**WHAT TO DO:**
Edit the lines from the one containing "What gap separates" through the end of the records by putting "group of people" in place of "crowd of people", keeping everything else the same.

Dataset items
--------------------
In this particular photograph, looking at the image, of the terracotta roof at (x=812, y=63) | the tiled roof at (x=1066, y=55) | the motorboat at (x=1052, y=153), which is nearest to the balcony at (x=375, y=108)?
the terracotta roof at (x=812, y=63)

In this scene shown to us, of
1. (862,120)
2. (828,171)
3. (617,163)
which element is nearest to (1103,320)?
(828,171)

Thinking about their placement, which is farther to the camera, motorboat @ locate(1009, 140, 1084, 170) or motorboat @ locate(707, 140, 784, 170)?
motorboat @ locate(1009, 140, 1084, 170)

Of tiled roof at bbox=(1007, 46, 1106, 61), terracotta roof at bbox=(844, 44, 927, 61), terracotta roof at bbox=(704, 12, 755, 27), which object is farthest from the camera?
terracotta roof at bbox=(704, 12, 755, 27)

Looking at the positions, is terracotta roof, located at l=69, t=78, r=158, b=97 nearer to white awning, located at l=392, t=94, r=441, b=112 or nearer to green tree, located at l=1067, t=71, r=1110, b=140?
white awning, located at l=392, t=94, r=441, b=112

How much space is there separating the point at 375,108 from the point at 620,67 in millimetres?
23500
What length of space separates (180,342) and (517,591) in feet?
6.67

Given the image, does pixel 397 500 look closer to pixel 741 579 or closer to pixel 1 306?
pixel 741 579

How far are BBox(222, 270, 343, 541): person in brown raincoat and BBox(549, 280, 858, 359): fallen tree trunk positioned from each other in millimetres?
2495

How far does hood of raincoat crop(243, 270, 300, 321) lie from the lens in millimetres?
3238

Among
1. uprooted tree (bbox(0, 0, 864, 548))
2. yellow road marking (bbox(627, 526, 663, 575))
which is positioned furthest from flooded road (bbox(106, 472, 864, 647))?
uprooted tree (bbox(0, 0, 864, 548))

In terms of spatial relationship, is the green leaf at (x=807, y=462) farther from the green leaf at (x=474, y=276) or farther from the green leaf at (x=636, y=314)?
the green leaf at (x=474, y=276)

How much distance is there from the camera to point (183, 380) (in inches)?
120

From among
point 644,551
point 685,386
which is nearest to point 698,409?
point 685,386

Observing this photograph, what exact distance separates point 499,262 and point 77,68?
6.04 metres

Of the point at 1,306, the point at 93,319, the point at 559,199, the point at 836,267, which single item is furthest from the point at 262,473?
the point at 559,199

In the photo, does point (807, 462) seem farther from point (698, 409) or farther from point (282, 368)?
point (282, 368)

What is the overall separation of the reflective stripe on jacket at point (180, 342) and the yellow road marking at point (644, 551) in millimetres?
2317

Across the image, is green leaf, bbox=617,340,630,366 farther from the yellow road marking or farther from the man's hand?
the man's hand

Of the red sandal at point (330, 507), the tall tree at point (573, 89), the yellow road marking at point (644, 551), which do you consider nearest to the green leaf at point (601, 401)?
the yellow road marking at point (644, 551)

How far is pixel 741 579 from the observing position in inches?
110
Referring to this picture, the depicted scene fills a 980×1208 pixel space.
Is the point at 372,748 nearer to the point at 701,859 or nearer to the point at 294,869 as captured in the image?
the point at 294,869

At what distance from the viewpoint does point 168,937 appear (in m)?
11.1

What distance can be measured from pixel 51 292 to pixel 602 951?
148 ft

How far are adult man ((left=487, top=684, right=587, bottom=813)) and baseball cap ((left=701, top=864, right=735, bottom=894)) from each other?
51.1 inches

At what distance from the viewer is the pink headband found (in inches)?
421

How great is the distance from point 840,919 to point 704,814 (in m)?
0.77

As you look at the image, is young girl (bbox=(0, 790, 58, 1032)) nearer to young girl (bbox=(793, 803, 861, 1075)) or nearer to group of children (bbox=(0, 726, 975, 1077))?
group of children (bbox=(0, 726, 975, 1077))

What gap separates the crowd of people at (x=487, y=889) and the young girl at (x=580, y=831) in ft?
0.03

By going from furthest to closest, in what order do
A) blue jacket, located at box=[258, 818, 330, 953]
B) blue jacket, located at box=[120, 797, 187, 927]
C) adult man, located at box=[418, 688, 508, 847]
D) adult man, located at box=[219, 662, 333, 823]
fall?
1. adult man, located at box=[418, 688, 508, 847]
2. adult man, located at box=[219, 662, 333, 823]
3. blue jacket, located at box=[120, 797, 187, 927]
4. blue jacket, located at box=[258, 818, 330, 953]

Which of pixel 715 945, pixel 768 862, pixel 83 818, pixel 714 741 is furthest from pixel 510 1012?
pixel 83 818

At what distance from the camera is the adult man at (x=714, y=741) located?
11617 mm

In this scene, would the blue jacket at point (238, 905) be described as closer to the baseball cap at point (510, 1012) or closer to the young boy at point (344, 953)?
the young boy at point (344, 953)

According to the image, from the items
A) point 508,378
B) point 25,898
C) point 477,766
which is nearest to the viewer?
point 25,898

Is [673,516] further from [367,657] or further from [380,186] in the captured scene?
--------------------
**ANSWER FOR THIS EXERCISE:**
What gap separates the group of people at (x=487, y=889) and the young girl at (x=580, y=831) in ft?
0.03

By going from furthest to closest, in what order do
A) blue jacket, located at box=[258, 818, 330, 953]
B) blue jacket, located at box=[120, 797, 187, 927]
C) adult man, located at box=[418, 688, 508, 847]
D) adult man, located at box=[219, 662, 333, 823]
fall?
1. adult man, located at box=[418, 688, 508, 847]
2. adult man, located at box=[219, 662, 333, 823]
3. blue jacket, located at box=[120, 797, 187, 927]
4. blue jacket, located at box=[258, 818, 330, 953]

Which of pixel 715 945, pixel 768 862, pixel 83 818, pixel 714 741 is furthest from pixel 510 1012?
pixel 83 818

At what distance from the camera is the adult man at (x=714, y=741) located?
11617 mm

In this scene, would the blue jacket at point (238, 905) be described as closer to the baseball cap at point (510, 1012) or closer to the young boy at point (344, 953)?
the young boy at point (344, 953)

According to the image, from the items
A) point 508,378
B) point 25,898
C) point 477,766
which is nearest to the viewer?
point 25,898

Is [673,516] further from [367,657] or further from [380,186] in the captured scene?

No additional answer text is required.